■ **Exercise requirements**:
Type out the records that follow, exactly as given.
=== Section Start ===
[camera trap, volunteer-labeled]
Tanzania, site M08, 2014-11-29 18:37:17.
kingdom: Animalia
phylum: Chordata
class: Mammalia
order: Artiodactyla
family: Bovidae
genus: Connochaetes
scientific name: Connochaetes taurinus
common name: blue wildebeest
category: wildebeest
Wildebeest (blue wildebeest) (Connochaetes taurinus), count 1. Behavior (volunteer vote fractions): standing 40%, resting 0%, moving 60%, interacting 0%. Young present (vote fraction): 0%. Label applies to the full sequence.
=== Section End ===
■ **Exercise output**:
[camera trap, volunteer-labeled]
Tanzania, site M08, 2014-11-29 18:37:17.
kingdom: Animalia
phylum: Chordata
class: Mammalia
order: Artiodactyla
family: Bovidae
genus: Connochaetes
scientific name: Connochaetes taurinus
common name: blue wildebeest
category: wildebeest
Wildebeest (blue wildebeest) (Connochaetes taurinus), count 1. Behavior (volunteer vote fractions): standing 40%, resting 0%, moving 60%, interacting 0%. Young present (vote fraction): 0%. Label applies to the full sequence.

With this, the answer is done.